__Goal__
Repeat each entry in full, exactly.

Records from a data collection
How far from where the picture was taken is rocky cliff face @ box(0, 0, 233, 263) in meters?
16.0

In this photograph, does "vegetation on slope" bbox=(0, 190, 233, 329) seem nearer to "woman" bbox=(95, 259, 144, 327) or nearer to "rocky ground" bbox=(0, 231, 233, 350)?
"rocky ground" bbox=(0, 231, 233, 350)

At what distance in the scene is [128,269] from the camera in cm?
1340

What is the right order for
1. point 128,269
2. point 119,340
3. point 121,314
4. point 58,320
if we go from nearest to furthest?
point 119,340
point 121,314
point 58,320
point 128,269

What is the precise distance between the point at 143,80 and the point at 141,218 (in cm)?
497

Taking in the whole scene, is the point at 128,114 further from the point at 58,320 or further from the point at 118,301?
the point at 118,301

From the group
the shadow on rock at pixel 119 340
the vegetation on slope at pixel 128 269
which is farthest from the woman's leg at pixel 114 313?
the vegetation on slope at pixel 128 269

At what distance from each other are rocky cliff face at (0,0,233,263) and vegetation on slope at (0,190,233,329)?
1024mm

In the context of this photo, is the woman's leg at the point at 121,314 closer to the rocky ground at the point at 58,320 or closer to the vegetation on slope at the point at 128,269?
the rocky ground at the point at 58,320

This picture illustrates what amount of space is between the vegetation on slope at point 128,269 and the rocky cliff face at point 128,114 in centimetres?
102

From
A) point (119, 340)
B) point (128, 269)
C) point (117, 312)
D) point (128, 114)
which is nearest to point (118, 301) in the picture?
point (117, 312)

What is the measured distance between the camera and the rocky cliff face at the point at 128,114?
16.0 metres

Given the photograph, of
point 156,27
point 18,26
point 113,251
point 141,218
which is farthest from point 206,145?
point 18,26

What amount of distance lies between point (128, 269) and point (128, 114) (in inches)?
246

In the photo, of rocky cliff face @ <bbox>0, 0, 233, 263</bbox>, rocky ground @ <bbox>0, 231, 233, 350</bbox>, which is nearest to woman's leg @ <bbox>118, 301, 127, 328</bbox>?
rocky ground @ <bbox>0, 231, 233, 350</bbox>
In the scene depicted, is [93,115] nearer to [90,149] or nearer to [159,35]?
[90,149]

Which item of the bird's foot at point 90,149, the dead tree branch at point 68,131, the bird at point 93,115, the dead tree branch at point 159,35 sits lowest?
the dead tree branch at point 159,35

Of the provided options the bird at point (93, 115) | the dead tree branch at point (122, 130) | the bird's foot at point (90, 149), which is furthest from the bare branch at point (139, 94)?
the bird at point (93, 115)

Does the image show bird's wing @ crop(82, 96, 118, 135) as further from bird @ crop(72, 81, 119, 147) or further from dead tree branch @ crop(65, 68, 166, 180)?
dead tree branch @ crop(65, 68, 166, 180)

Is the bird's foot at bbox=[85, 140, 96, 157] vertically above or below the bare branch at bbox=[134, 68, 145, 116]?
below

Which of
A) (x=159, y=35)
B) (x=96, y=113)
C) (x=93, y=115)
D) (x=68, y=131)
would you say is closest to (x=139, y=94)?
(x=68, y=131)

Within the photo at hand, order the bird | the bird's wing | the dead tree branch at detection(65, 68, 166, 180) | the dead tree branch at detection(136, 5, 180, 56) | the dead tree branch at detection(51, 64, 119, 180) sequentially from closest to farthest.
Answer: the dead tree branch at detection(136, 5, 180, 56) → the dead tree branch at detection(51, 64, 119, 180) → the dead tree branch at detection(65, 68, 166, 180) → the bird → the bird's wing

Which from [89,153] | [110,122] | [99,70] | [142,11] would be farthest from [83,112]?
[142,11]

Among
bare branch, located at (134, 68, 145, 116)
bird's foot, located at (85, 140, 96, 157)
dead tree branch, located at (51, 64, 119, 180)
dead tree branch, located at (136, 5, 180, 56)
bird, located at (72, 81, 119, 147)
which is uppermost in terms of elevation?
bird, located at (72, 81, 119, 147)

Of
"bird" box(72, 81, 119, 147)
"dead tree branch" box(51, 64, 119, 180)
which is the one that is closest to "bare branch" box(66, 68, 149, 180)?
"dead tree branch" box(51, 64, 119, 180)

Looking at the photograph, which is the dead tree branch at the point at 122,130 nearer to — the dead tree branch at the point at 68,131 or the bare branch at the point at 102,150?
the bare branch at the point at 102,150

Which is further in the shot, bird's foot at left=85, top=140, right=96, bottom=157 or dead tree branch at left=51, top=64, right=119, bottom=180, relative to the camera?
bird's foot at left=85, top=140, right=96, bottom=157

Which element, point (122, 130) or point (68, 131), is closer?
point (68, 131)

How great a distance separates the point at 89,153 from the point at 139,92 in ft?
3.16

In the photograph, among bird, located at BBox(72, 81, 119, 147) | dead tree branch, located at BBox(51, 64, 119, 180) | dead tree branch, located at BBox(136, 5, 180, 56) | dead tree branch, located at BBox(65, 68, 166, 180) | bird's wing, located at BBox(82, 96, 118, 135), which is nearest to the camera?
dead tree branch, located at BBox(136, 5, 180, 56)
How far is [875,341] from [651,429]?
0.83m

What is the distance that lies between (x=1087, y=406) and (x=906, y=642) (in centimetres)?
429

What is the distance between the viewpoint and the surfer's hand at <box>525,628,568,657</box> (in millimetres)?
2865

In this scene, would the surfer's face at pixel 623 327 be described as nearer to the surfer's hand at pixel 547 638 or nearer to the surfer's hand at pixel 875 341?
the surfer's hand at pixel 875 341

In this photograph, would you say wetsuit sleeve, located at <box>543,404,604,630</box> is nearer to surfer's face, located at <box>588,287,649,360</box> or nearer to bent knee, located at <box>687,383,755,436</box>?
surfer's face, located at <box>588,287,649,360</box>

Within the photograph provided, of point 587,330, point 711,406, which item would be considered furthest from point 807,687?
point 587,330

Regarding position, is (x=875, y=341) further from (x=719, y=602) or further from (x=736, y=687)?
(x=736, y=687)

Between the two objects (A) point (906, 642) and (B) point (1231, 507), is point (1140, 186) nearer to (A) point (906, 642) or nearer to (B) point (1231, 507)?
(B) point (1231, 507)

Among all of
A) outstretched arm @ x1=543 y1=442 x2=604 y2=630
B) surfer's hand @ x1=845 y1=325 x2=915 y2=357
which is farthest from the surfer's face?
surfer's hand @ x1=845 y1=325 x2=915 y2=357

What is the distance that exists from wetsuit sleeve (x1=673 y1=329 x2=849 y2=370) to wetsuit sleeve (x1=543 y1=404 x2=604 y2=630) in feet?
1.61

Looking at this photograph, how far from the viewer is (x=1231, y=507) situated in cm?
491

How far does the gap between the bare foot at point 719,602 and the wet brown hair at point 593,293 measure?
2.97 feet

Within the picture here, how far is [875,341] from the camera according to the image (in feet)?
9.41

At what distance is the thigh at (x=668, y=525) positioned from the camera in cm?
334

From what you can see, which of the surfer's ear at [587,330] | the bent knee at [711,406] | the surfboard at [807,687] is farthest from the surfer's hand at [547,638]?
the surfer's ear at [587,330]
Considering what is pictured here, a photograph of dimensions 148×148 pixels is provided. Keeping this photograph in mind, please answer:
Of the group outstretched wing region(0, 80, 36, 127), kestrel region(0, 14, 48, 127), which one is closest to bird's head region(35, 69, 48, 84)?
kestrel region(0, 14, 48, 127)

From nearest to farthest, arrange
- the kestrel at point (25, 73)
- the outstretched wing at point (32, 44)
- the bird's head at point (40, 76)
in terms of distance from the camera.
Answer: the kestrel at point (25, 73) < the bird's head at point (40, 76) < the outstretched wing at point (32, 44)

__In response__
How far from where the picture was taken is rocky cliff face @ box(0, 0, 233, 263) in meters?
16.0

In this photograph, does "vegetation on slope" bbox=(0, 190, 233, 329) seem nearer to "woman" bbox=(95, 259, 144, 327) or nearer to "rocky ground" bbox=(0, 231, 233, 350)?
"rocky ground" bbox=(0, 231, 233, 350)

At what distance in the scene is [128,269] from the camera in cm?
1340

What is the right order for
1. point 128,269
2. point 119,340
3. point 121,314
4. point 58,320
if we go from nearest to furthest?
point 119,340
point 121,314
point 58,320
point 128,269

What is the precise distance between the point at 143,80 and the point at 141,218 (in cm)?
497

Taking in the whole scene, is the point at 128,114 further from the point at 58,320 or further from the point at 118,301?
the point at 118,301

From the group
the shadow on rock at pixel 119 340
the vegetation on slope at pixel 128 269
which is farthest from the woman's leg at pixel 114 313?
the vegetation on slope at pixel 128 269

At what distance from each other are rocky cliff face at (0,0,233,263) and vegetation on slope at (0,190,233,329)?
1024mm

In the context of this photo, is the woman's leg at the point at 121,314 closer to the rocky ground at the point at 58,320 or closer to the vegetation on slope at the point at 128,269?
the rocky ground at the point at 58,320

This picture illustrates what amount of space is between the vegetation on slope at point 128,269 and the rocky cliff face at point 128,114 in centimetres?
102

From
A) point (119, 340)
B) point (128, 269)
C) point (117, 312)
D) point (128, 114)
which is nearest to point (118, 301) in the picture?
point (117, 312)

What is the measured distance between the camera and the rocky cliff face at the point at 128,114?
16.0 metres

Given the photograph, of
point 156,27
point 18,26
point 113,251
point 141,218
which is farthest from point 206,145?
point 18,26

What amount of distance lies between point (128, 269) and point (128, 114) (in inches)?
246

In the photo, of rocky cliff face @ <bbox>0, 0, 233, 263</bbox>, rocky ground @ <bbox>0, 231, 233, 350</bbox>, which is nearest to woman's leg @ <bbox>118, 301, 127, 328</bbox>?
rocky ground @ <bbox>0, 231, 233, 350</bbox>
In the scene depicted, is [93,115] nearer to [90,149] or nearer to [159,35]?
[90,149]

Which item of the bird's foot at point 90,149, the dead tree branch at point 68,131, the bird at point 93,115, the dead tree branch at point 159,35 sits lowest?
the dead tree branch at point 159,35

Of the provided options the bird at point (93, 115) | the dead tree branch at point (122, 130) | the bird's foot at point (90, 149), which is furthest from the bare branch at point (139, 94)?
the bird at point (93, 115)

Does the image show bird's wing @ crop(82, 96, 118, 135) as further from bird @ crop(72, 81, 119, 147) or further from dead tree branch @ crop(65, 68, 166, 180)?
dead tree branch @ crop(65, 68, 166, 180)

Is the bird's foot at bbox=[85, 140, 96, 157] vertically above or below the bare branch at bbox=[134, 68, 145, 116]?
below

Which of
A) (x=159, y=35)
B) (x=96, y=113)
C) (x=93, y=115)
D) (x=68, y=131)
would you say is closest to (x=139, y=94)?
(x=68, y=131)

Within the photo at hand, order the bird | the bird's wing | the dead tree branch at detection(65, 68, 166, 180) | the dead tree branch at detection(136, 5, 180, 56) | the dead tree branch at detection(51, 64, 119, 180) sequentially from closest to farthest.
Answer: the dead tree branch at detection(136, 5, 180, 56) → the dead tree branch at detection(51, 64, 119, 180) → the dead tree branch at detection(65, 68, 166, 180) → the bird → the bird's wing

Which from [89,153] | [110,122] | [99,70] | [142,11] would be farthest from [83,112]?
[142,11]

Among
bare branch, located at (134, 68, 145, 116)
bird's foot, located at (85, 140, 96, 157)
dead tree branch, located at (51, 64, 119, 180)
dead tree branch, located at (136, 5, 180, 56)
bird, located at (72, 81, 119, 147)
which is uppermost in terms of elevation?
bird, located at (72, 81, 119, 147)

Of
"bird" box(72, 81, 119, 147)
"dead tree branch" box(51, 64, 119, 180)
which is the one that is closest to "bare branch" box(66, 68, 149, 180)?
"dead tree branch" box(51, 64, 119, 180)

Looking at the photograph, which is the dead tree branch at the point at 122,130 nearer to — the dead tree branch at the point at 68,131 or the bare branch at the point at 102,150?
the bare branch at the point at 102,150

Which is further in the shot, bird's foot at left=85, top=140, right=96, bottom=157 or dead tree branch at left=51, top=64, right=119, bottom=180, relative to the camera?
bird's foot at left=85, top=140, right=96, bottom=157

Which element, point (122, 130) or point (68, 131), is closer?
point (68, 131)

How great a distance separates the point at 89,153 from the point at 139,92 in ft?
3.16

In the photograph, among bird, located at BBox(72, 81, 119, 147) | dead tree branch, located at BBox(51, 64, 119, 180) | dead tree branch, located at BBox(136, 5, 180, 56) | dead tree branch, located at BBox(65, 68, 166, 180) | bird's wing, located at BBox(82, 96, 118, 135), which is nearest to the camera?
dead tree branch, located at BBox(136, 5, 180, 56)
How far is [875,341] from [651,429]?
0.83m

What is the distance that lies between (x=1087, y=406) and (x=906, y=642) (in centimetres)?
429

What is the distance between the viewpoint and the surfer's hand at <box>525,628,568,657</box> (in millimetres)?
2865

In this scene, would the surfer's face at pixel 623 327 be described as nearer to the surfer's hand at pixel 547 638 or nearer to the surfer's hand at pixel 875 341?
the surfer's hand at pixel 875 341

In this photograph, would you say wetsuit sleeve, located at <box>543,404,604,630</box> is nearer to surfer's face, located at <box>588,287,649,360</box> or nearer to bent knee, located at <box>687,383,755,436</box>?
surfer's face, located at <box>588,287,649,360</box>

Within the photograph provided, of point 587,330, point 711,406, which item would be considered furthest from point 807,687?
point 587,330

Regarding position, is (x=875, y=341) further from (x=719, y=602) or further from (x=736, y=687)?
(x=736, y=687)

Between the two objects (A) point (906, 642) and (B) point (1231, 507), is point (1140, 186) nearer to (A) point (906, 642) or nearer to (B) point (1231, 507)?
(B) point (1231, 507)

Among all of
A) outstretched arm @ x1=543 y1=442 x2=604 y2=630
B) surfer's hand @ x1=845 y1=325 x2=915 y2=357
which is farthest from the surfer's face?
surfer's hand @ x1=845 y1=325 x2=915 y2=357

What is the distance that exists from wetsuit sleeve (x1=673 y1=329 x2=849 y2=370) to wetsuit sleeve (x1=543 y1=404 x2=604 y2=630) in feet?
1.61

Looking at this photograph, how far from the viewer is (x=1231, y=507) situated in cm?
491

How far does the gap between the bare foot at point 719,602 and the wet brown hair at point 593,293 measure?
2.97 feet

Within the picture here, how far is [875,341] from the camera according to the image (in feet)?
9.41

At what distance is the thigh at (x=668, y=525) positioned from the camera in cm?
334

From what you can see, which of the surfer's ear at [587,330] | the bent knee at [711,406] | the surfboard at [807,687] is farthest from the surfer's hand at [547,638]?
the surfer's ear at [587,330]
Considering what is pictured here, a photograph of dimensions 148×148 pixels is provided. Keeping this photograph in mind, please answer:
Of the group outstretched wing region(0, 80, 36, 127), kestrel region(0, 14, 48, 127), which one is closest to bird's head region(35, 69, 48, 84)?
kestrel region(0, 14, 48, 127)

From nearest to farthest, arrange
- the kestrel at point (25, 73)
- the outstretched wing at point (32, 44)
- the bird's head at point (40, 76)
in terms of distance from the camera.
Answer: the kestrel at point (25, 73) < the bird's head at point (40, 76) < the outstretched wing at point (32, 44)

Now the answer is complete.